§ To do:
Rewrite every entry below with "Victoria" replaced by "Vancouver", leaving all other text unchanged and omitting the pictures.
***** Stored data *****
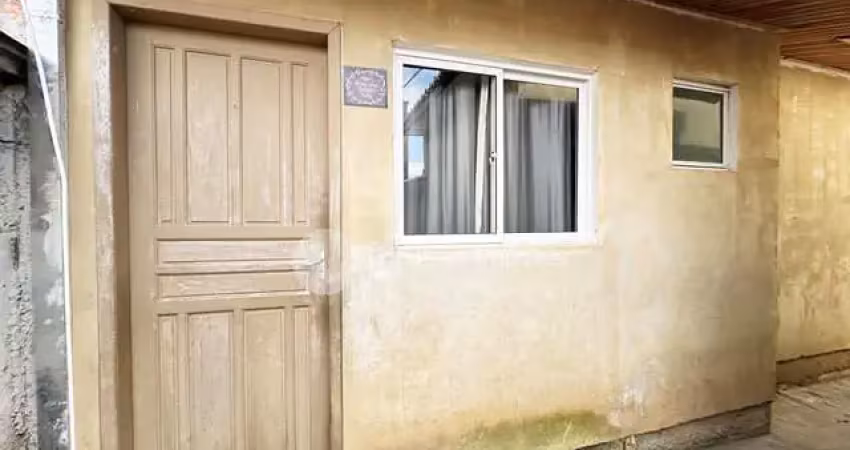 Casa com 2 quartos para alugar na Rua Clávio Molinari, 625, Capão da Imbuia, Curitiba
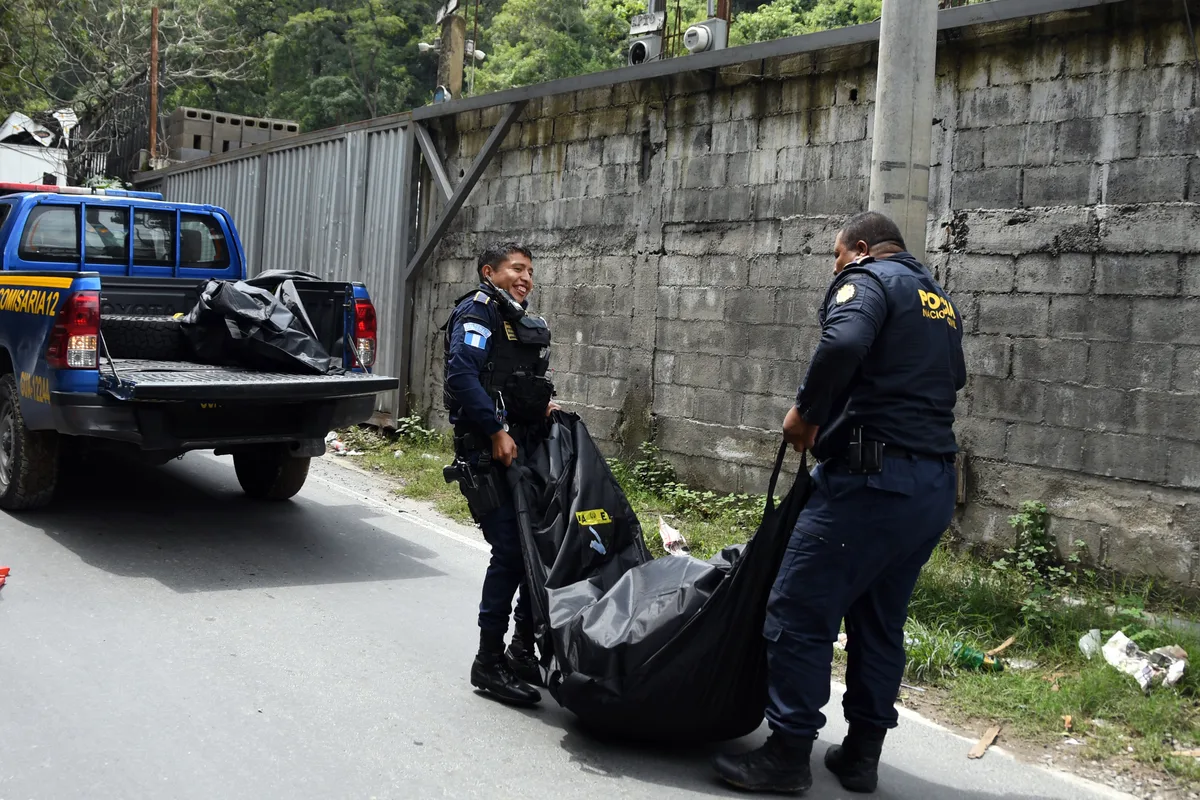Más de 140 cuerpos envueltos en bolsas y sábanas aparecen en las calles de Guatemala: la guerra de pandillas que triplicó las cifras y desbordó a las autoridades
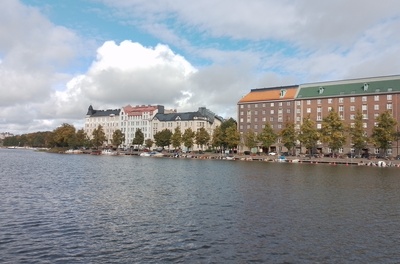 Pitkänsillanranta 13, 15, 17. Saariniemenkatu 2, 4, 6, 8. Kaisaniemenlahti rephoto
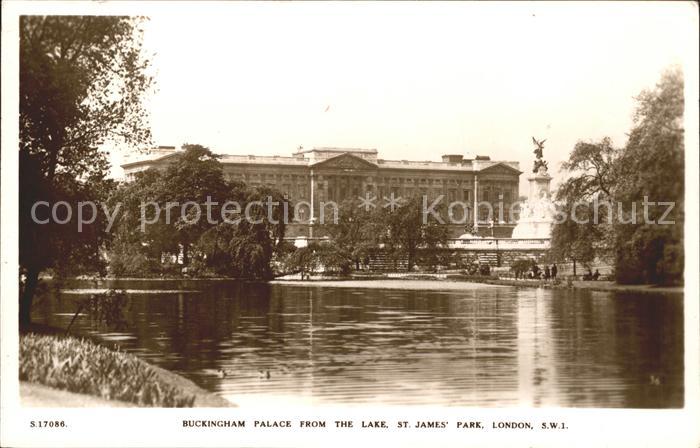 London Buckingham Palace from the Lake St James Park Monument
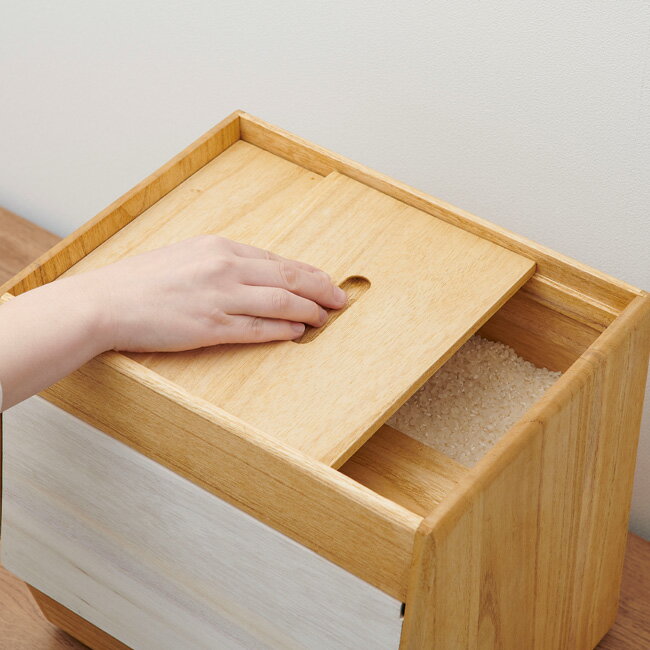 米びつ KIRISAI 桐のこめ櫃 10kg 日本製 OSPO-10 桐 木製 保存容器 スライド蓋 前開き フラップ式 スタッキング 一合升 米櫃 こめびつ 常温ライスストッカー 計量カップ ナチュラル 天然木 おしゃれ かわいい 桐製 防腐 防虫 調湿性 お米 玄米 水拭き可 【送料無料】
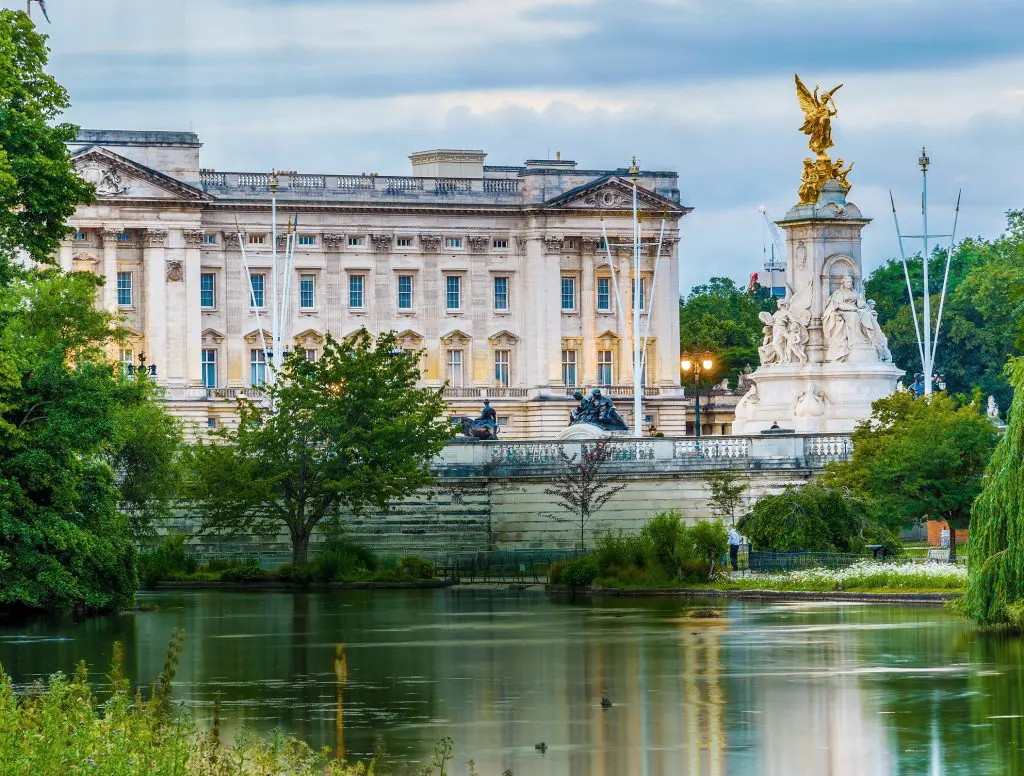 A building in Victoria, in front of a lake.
*****
§ Result:
 Casa com 2 quartos para alugar na Rua Clávio Molinari, 625, Capão da Imbuia, Curitiba
Más de 140 cuerpos envueltos en bolsas y sábanas aparecen en las calles de Guatemala: la guerra de pandillas que triplicó las cifras y desbordó a las autoridades
 Pitkänsillanranta 13, 15, 17. Saariniemenkatu 2, 4, 6, 8. Kaisaniemenlahti rephoto
 London Buckingham Palace from the Lake St James Park Monument
 米びつ KIRISAI 桐のこめ櫃 10kg 日本製 OSPO-10 桐 木製 保存容器 スライド蓋 前開き フラップ式 スタッキング 一合升 米櫃 こめびつ 常温ライスストッカー 計量カップ ナチュラル 天然木 おしゃれ かわいい 桐製 防腐 防虫 調湿性 お米 玄米 水拭き可 【送料無料】
 A building in Vancouver, in front of a lake.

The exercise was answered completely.